(Dataset entries)

----------

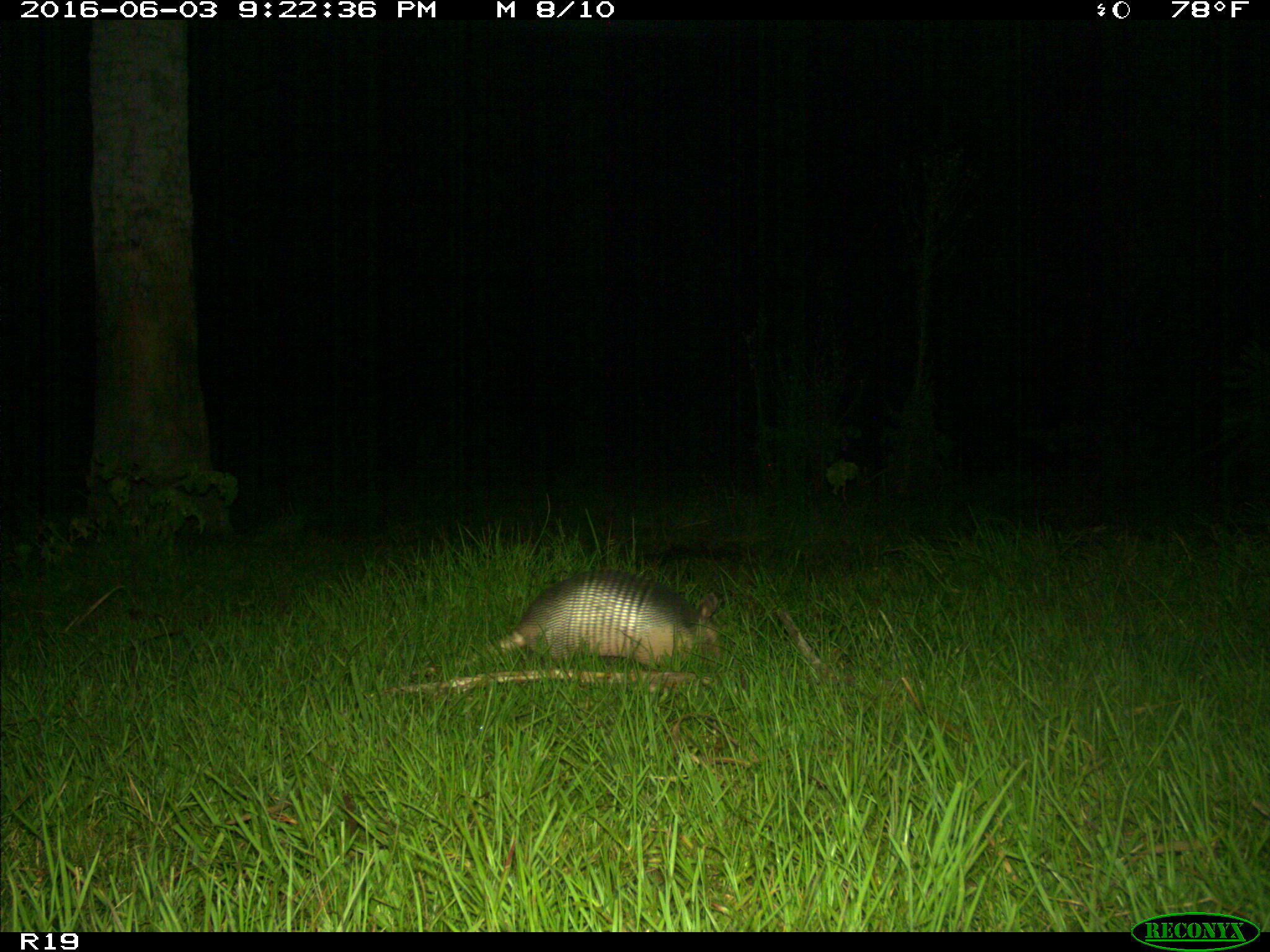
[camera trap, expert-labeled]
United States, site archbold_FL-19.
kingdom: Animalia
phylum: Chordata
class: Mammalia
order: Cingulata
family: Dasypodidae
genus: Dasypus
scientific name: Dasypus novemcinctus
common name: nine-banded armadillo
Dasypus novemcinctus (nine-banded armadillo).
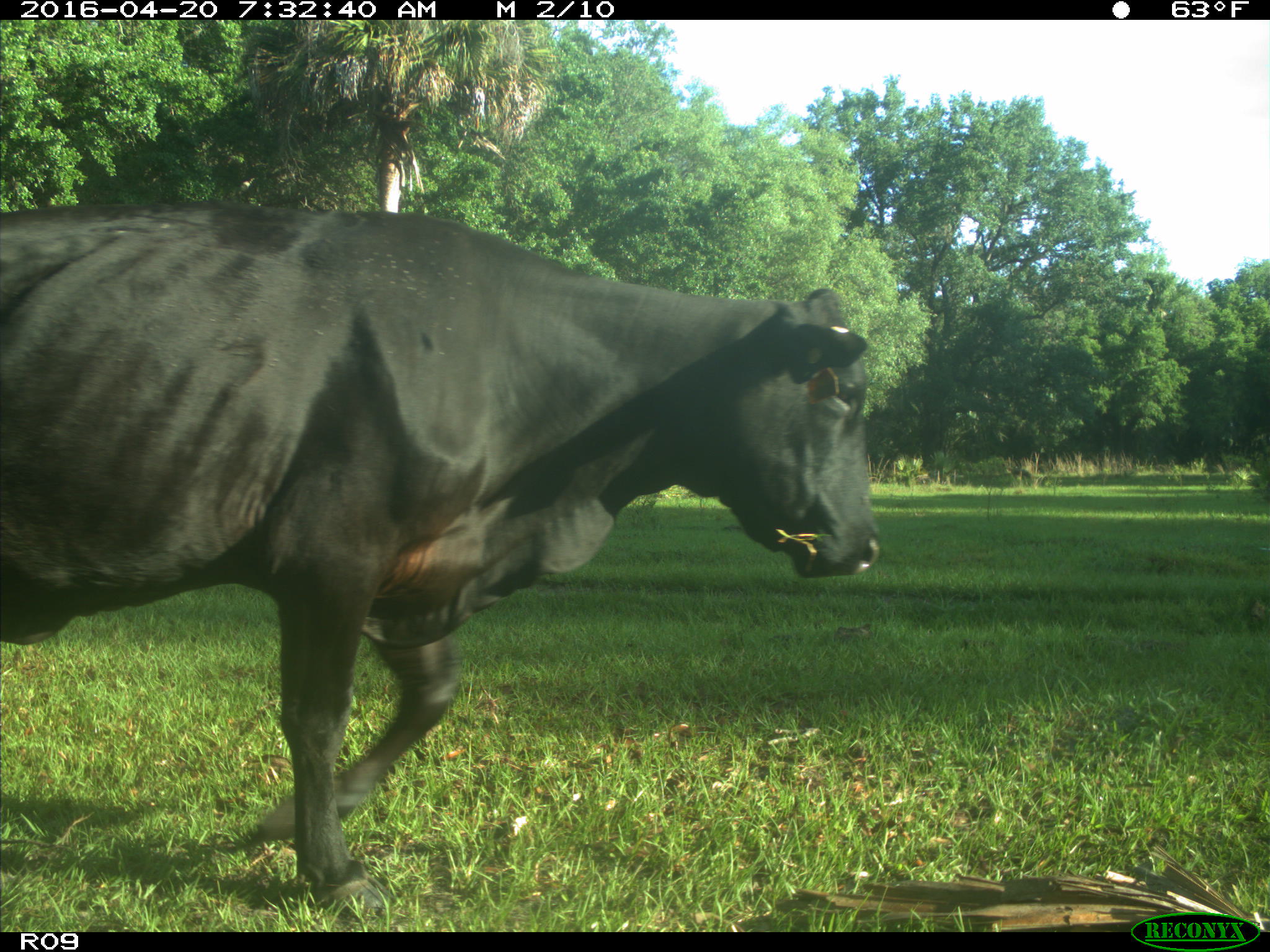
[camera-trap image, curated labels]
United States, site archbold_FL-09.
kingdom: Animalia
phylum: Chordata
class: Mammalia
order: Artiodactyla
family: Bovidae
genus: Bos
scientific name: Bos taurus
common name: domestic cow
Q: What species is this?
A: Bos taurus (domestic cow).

----------

[Action item]
Each record above must be retyped exactly as given, with the images excluded.

[Task result]
[camera trap, expert-labeled]
United States, site archbold_FL-19.
kingdom: Animalia
phylum: Chordata
class: Mammalia
order: Cingulata
family: Dasypodidae
genus: Dasypus
scientific name: Dasypus novemcinctus
common name: nine-banded armadillo
Dasypus novemcinctus (nine-banded armadillo).
[camera-trap image, curated labels]
United States, site archbold_FL-09.
kingdom: Animalia
phylum: Chordata
class: Mammalia
order: Artiodactyla
family: Bovidae
genus: Bos
scientific name: Bos taurus
common name: domestic cow
Q: What species is this?
A: Bos taurus (domestic cow).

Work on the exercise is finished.